■ Provided passage ■

--- --- ---

The application for RDA as regards the year 2012 can be filed as from 1 May 2012, but at the latest on 31 May 2012. Expenses and expenditures incurred or to be incurred in the period through 30 June 2012 can be included in this application. As from 1 July 2012, the application procedure for the RDA runs parallel to the application procedure for the R&D statement.
30% ruling
As of 1 January 2012, the rules for the so called 30% ruling have changed. The 30% ruling is a special kind of ruling, originally meant for expatriates. If the ruling is granted by the Dutch tax authorities, an employer is allowed to reimburse an employee 30/70 of his / her salary (excluding the 30% remuneration) tax free. The 30% ruling is a compensation for so called extraterritorial costs (such as double housing costs, travel expenses, etc.).The new rules contain the following:
1. Introduction border area
Only cross border employees who live for at least 16 out of 24 months, before they start their employment activities in the Netherlands, outside 150 km of the Dutch border can apply for the 30% ruling. This rule is not applicable to PhD students / PhD holders who start their employment activities within one year after they obtained their doctorate and who lived in the Netherlands or within 150 km of the Dutch border during the time they were obtaining their doctorate.
2. Fixed salary norm
Specific skills test will be based on a (fixed) salary norm only
(€ 35,000 per year, excluding 30% remuneration). Nontaxable items will not be taken into account. This salary norm must be met for the entire period the 30% ruling is granted. As soon as an employee does not longer meet this norm, the 30% ruling will expire.
3. Adjustment rules relating to reduction applicable period
Periods of early stay / employment during the last 25 years are deducted from the maximum application period. Especially Dutch employees are effected.
4. PhD students / PhD holders and young professionals (masters) up to 30 years old
To PhD students / PhD holders and young professionals (masters) up to 30 years old, a different (fixed) salary norm applies (€ 26,605 per year, excluding the 30% remuneration). No salary norm applies to scientists and research workers at subsidized establishments.
5. Reference period
The reference period will be reduced from 10 to 8 years
New tax treaties
The Netherlands concluded new tax treaties with Switzerland, Japan and Hong Kong. The provisions of the treaties became effective for any taxable years and periods beginning on or after January 1, 2012 in the Netherlands.The new tax treaties should allow for advantageous tax planning between the countries. The major changes under the new treaties are listed below.

--- --- ---

■ Work to complete ■
Answer the following questions using the passage on Dutch tax rules for 2012.
1. What is the last date for filing the RDA application for the year 2012?
2. What annual salary norm, excluding the 30% remuneration, applies under the specific skills test?
3. With which three countries or territories did the Netherlands conclude new tax treaties?

--- --- ---

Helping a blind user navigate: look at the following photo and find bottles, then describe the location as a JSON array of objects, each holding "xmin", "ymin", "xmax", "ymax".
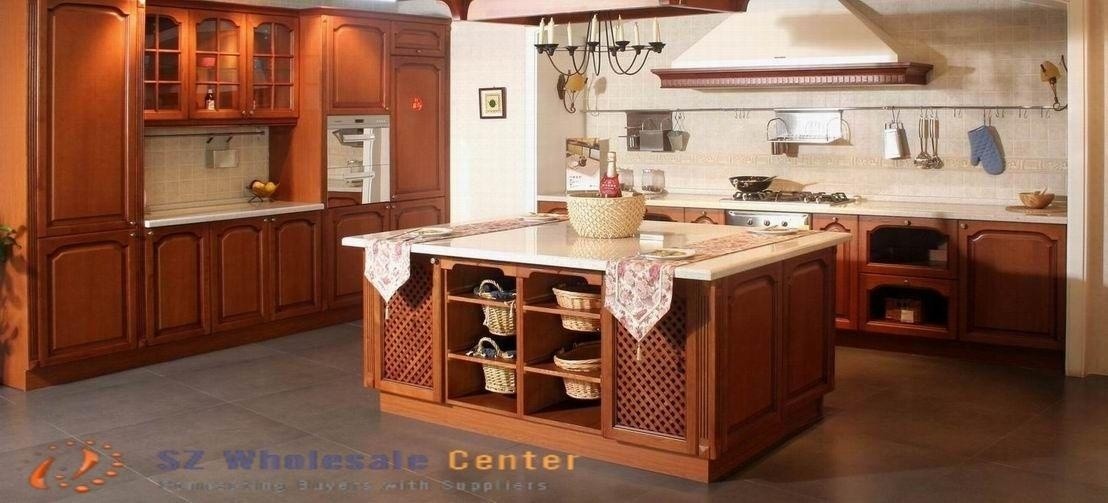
[
  {"xmin": 204, "ymin": 89, "xmax": 216, "ymax": 111},
  {"xmin": 600, "ymin": 151, "xmax": 622, "ymax": 199},
  {"xmin": 640, "ymin": 169, "xmax": 655, "ymax": 191}
]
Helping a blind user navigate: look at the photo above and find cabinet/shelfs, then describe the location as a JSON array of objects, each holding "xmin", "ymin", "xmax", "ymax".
[
  {"xmin": 392, "ymin": 14, "xmax": 454, "ymax": 199},
  {"xmin": 145, "ymin": 3, "xmax": 300, "ymax": 126},
  {"xmin": 713, "ymin": 243, "xmax": 846, "ymax": 489},
  {"xmin": 302, "ymin": 12, "xmax": 391, "ymax": 114},
  {"xmin": 814, "ymin": 211, "xmax": 1069, "ymax": 357},
  {"xmin": 145, "ymin": 212, "xmax": 326, "ymax": 368},
  {"xmin": 322, "ymin": 198, "xmax": 458, "ymax": 328}
]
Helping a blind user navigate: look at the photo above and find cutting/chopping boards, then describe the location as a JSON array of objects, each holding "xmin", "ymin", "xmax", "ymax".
[{"xmin": 1004, "ymin": 205, "xmax": 1068, "ymax": 215}]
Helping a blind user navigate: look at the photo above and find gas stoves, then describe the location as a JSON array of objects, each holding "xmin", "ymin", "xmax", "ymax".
[{"xmin": 734, "ymin": 188, "xmax": 851, "ymax": 204}]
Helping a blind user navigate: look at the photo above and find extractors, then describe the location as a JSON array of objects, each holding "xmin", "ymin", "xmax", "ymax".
[{"xmin": 650, "ymin": 61, "xmax": 934, "ymax": 88}]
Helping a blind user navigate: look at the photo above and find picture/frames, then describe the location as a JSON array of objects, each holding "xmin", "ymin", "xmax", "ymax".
[{"xmin": 477, "ymin": 86, "xmax": 507, "ymax": 119}]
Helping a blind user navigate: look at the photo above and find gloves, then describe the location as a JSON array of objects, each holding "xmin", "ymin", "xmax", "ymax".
[{"xmin": 968, "ymin": 125, "xmax": 1004, "ymax": 174}]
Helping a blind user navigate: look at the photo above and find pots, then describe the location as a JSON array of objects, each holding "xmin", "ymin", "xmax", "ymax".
[{"xmin": 729, "ymin": 175, "xmax": 774, "ymax": 191}]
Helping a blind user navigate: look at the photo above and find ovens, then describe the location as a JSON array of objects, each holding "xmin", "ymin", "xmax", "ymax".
[{"xmin": 725, "ymin": 210, "xmax": 812, "ymax": 228}]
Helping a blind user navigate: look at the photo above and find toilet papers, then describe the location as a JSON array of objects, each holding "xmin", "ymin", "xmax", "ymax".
[
  {"xmin": 344, "ymin": 172, "xmax": 375, "ymax": 179},
  {"xmin": 343, "ymin": 133, "xmax": 376, "ymax": 143}
]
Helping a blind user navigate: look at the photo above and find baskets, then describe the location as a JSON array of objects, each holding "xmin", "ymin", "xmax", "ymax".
[
  {"xmin": 474, "ymin": 279, "xmax": 516, "ymax": 337},
  {"xmin": 552, "ymin": 287, "xmax": 601, "ymax": 332},
  {"xmin": 554, "ymin": 340, "xmax": 601, "ymax": 400},
  {"xmin": 567, "ymin": 191, "xmax": 646, "ymax": 239},
  {"xmin": 473, "ymin": 337, "xmax": 517, "ymax": 394}
]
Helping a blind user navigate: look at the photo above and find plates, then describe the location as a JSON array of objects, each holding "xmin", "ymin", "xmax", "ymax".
[
  {"xmin": 647, "ymin": 247, "xmax": 696, "ymax": 259},
  {"xmin": 520, "ymin": 213, "xmax": 557, "ymax": 222},
  {"xmin": 749, "ymin": 226, "xmax": 800, "ymax": 236},
  {"xmin": 408, "ymin": 228, "xmax": 457, "ymax": 237}
]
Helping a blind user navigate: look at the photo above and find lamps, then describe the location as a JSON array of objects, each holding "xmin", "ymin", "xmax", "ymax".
[{"xmin": 533, "ymin": 10, "xmax": 666, "ymax": 117}]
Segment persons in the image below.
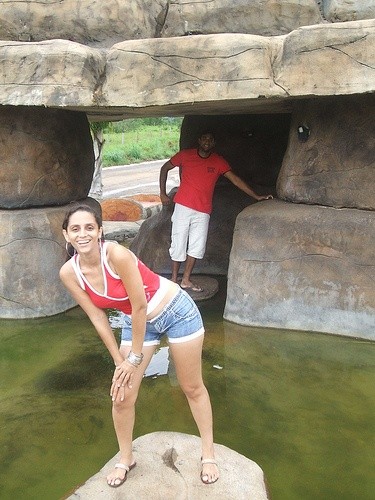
[59,204,219,488]
[159,130,273,292]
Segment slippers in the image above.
[201,457,219,484]
[181,280,204,292]
[176,282,180,285]
[107,459,136,488]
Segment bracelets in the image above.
[128,352,144,366]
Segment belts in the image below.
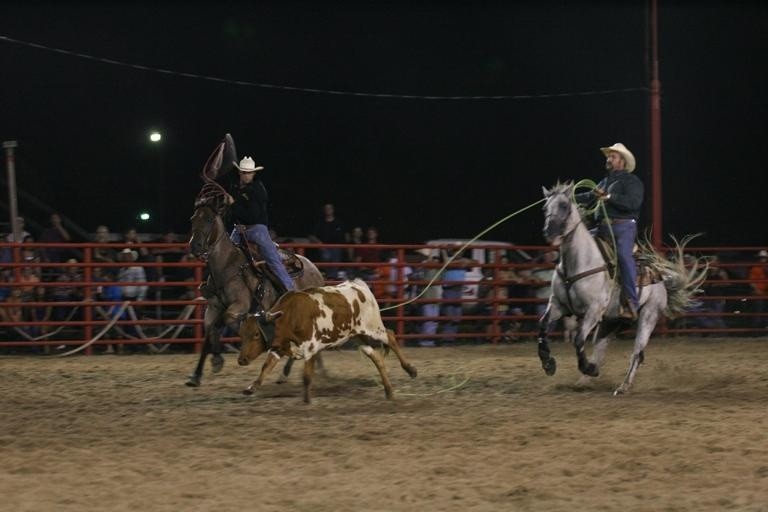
[601,218,635,226]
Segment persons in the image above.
[678,250,768,338]
[213,155,294,295]
[574,142,645,319]
[271,206,537,347]
[3,212,241,355]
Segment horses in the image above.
[537,176,719,397]
[185,193,329,388]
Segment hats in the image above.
[600,142,636,173]
[232,156,264,172]
[118,249,138,262]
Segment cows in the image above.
[226,277,417,404]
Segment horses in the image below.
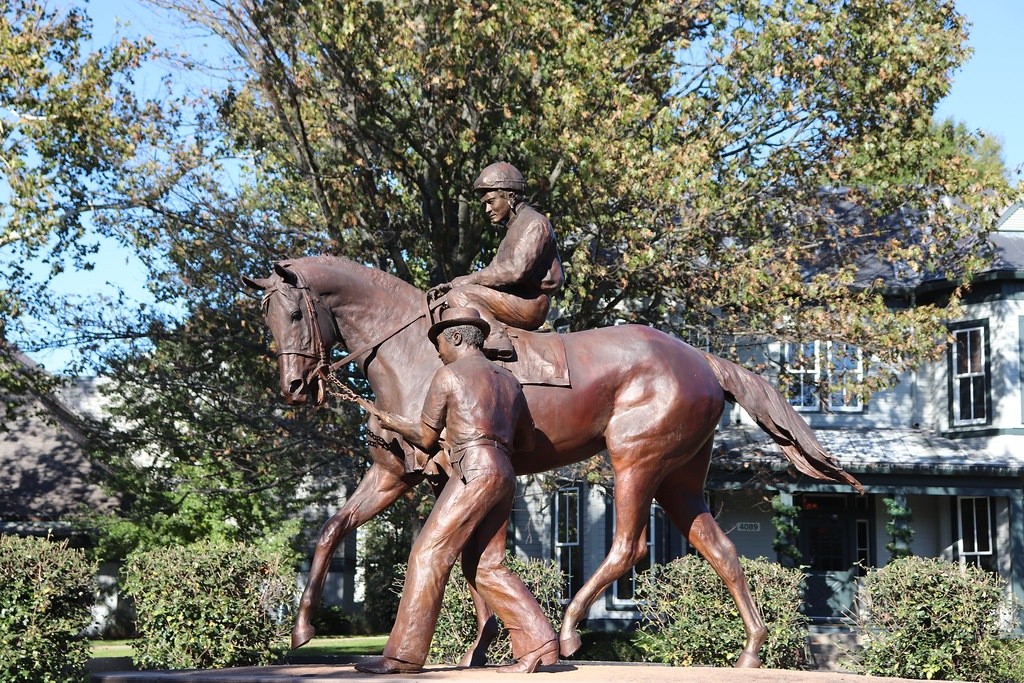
[241,253,866,670]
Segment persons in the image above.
[445,162,564,361]
[355,307,560,673]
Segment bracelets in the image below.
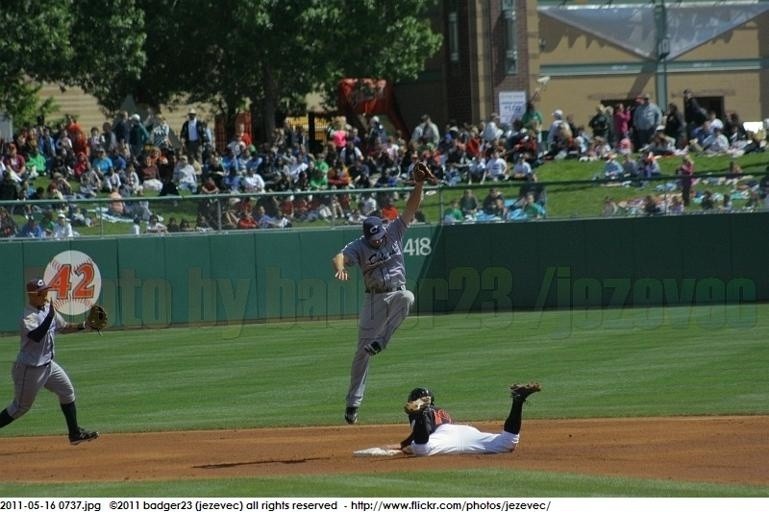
[77,321,86,331]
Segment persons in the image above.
[399,382,541,457]
[0,278,99,446]
[332,171,427,425]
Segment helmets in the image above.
[408,387,434,403]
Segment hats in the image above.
[25,279,51,294]
[363,216,388,240]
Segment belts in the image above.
[364,288,404,294]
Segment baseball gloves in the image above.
[413,161,438,185]
[85,305,109,334]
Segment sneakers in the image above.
[345,406,359,424]
[511,382,541,399]
[69,428,99,445]
[364,341,381,356]
[405,396,431,416]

--- --- ---

■ Exercise solution ■
1. 31 May 2012.
2. €35,000 per year.
3. Switzerland, Japan and Hong Kong.